• What to do:
#1 Set down, word for word, the part of the forum post on supporting troops from "At our post" to "a minute before.".
#2 According to the forum post on supporting troops, what consequences does a servicemember face for going AWOL or refusing to deploy?
#3 Extend the forum post on supporting troops beyond its final sentence.

Several months after the Iraq war and the fall of the regime I lurked on a far left Democratic site. Everyone (without exception) was completely against the war. One poster said something about being in a grocery store and seeing a soldier and felt anger and hatred bubble up in her. She asked the forum if they supported her idea of spitting on soldiers in protest. She was soundly rebuked.

 

Despite their being completely against our being in Iraq, they told that woman that we should support our troops.

 

It's a shame that those who returned from previous wars were not given the same respect that they all deserved. ALL of the men and women who have served our country over the years deserve nothing less than our complete admiration and respect, including your husband. Please tell him I said thank you .

Did she actually spit on him or just thought about it? Stuff like that makes me really angry. It's extremely rude and disrespectful. I'll be one of the first people to admit that I don't believe in or support the Iraq war because I believe we went into Iraq for Bush's own personal agenda to boost his popularity under the guise of freeing Iraq and helping the Iraqi people. We're doing that and doing some good things over there but only doing the right thing isn't enough. The right thing should be done for the right reasons and I don't think we're there for the right reasons.

 

But I do support my husband and our military and do a lot more for them besides slapping a "support our troops" magnet on my truck. I always have and I always will because this is what they do and while they did "sign up for it" as I hear so many times, they aren't the ones who make the decisions on where we go to war at and for what reasons. They didn't make the choices or the rules, they just have to follow them and execute them. Our country wouldn't be what it is today without the military. People don't understand that servicemembers DON'T have an option about going to Iraq or not. If they choose to go AWOL and/or not go, they will be charged with desertion if found and will be arrested, court martialed and put in jail for not going. AWOL is leaving your duty post for another country or another state, refusal of orders is simply not going on a ordered deployment and staying where you are.

 

At our post here, there is one soldier who filed for a conscentious objector status a few days before his unit returned to Iraq and he chose to not go with them. That's currently what's happening to him. I see bumper stickers all over the place here reading "My husband's in Iraq, where's Sgt. Benderman?" I'm only posting his name because it's been made public record on the news. I don't have one of them because while I don't agree with him not going, it's rude to call him and his family out on it. It's not hard to realize we are a military family when you walk in our house though, lol: we have American flag and Army stuff all over the place. Most days I find strength in it. Sometimes it makes me mad and miss my husband more, lol; those days I throw a sheet over it so I don't have to look at it. I know he's got a job to do and he'll be home when it's done and not a minute before.

• Supplied information:
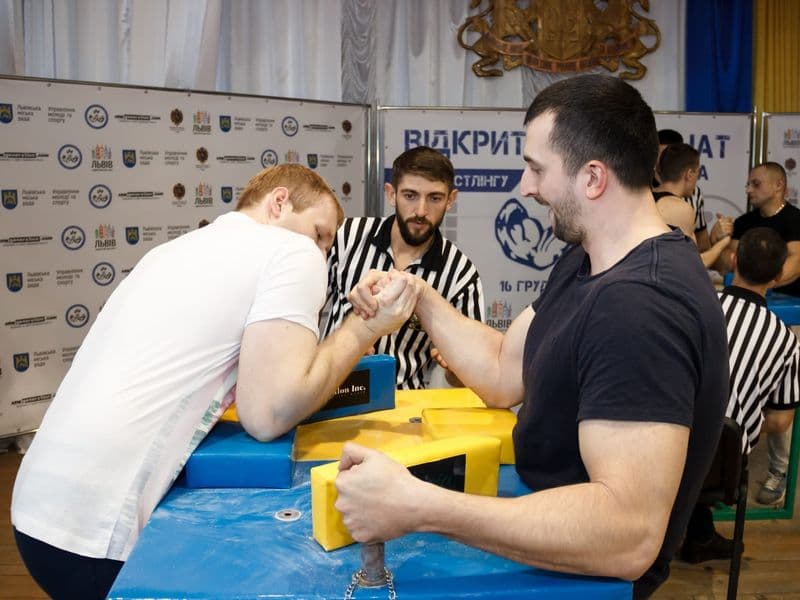 Відкритий Чемпіонат м. Львова 2018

• Solved tasks:
#1
At our post here, there is one soldier who filed for a conscentious objector status a few days before his unit returned to Iraq and he chose to not go with them. That's currently what's happening to him. I see bumper stickers all over the place here reading "My husband's in Iraq, where's Sgt. Benderman?" I'm only posting his name because it's been made public record on the news. I don't have one of them because while I don't agree with him not going, it's rude to call him and his family out on it. It's not hard to realize we are a military family when you walk in our house though, lol: we have American flag and Army stuff all over the place. Most days I find strength in it. Sometimes it makes me mad and miss my husband more, lol; those days I throw a sheet over it so I don't have to look at it. I know he's got a job to do and he'll be home when it's done and not a minute before.

#2
- Charged with desertion
- Arrested
- Court-martialed
- Put in jail

#3
 

Anyway, I'm rambling here...my point is it is possible to not support the Iraq war and still support our military without a conflict of interest. It's our military that has given people in this country the freedom to spit on them and call them baby killers for doing their job.

 

***

It is the Soldier,

not the reporter who has given us freedom of press

 

It is the Soldier,

not the poet who has given us freedom of speech

 

It is the Soldier,

not the campus organizer who gives us freedom to demonstrate

 

It is the Soldier who salutes the flag,

who serves beneath the flag,

and whose coffin is draped by the flag,

who allows the protester to burn the flag.

 

 

***

My husband is a soldier

so I must live from day to day

for tomorrow could bring what he wants most,

a chance to fight for his cause, for his country, or for his life.

 

I could find myself alone and afraid,

not knowing where he is,

or how he is, or if I'll ever see him again.

I live from day to day-and give him my love in every way I can.

 

When he needs me, I'm there.

When he's restless, and anxious to go

and when he tells stories from "other wars"

I smile and agree nothing else could compare.

 

I hide my tears when he asks me to be strong,

to accept his flag if he should give his life in battle.

I silently pray I shall not have to give him up this way,

that war will never take him from my arms.

 

But I promised I'd be with him through it all,

stand by and support him in all that he has to do.

Because he was a soldier long before he was my husband,

and for him there is no other way of life.

 

So I will be strong.

I'll try to give him everything he needs,

to love him with all my heart and with all my soul,

every day and every minute we have together.

 

Because I'm married to a soldier, and tomorrow he may be gone.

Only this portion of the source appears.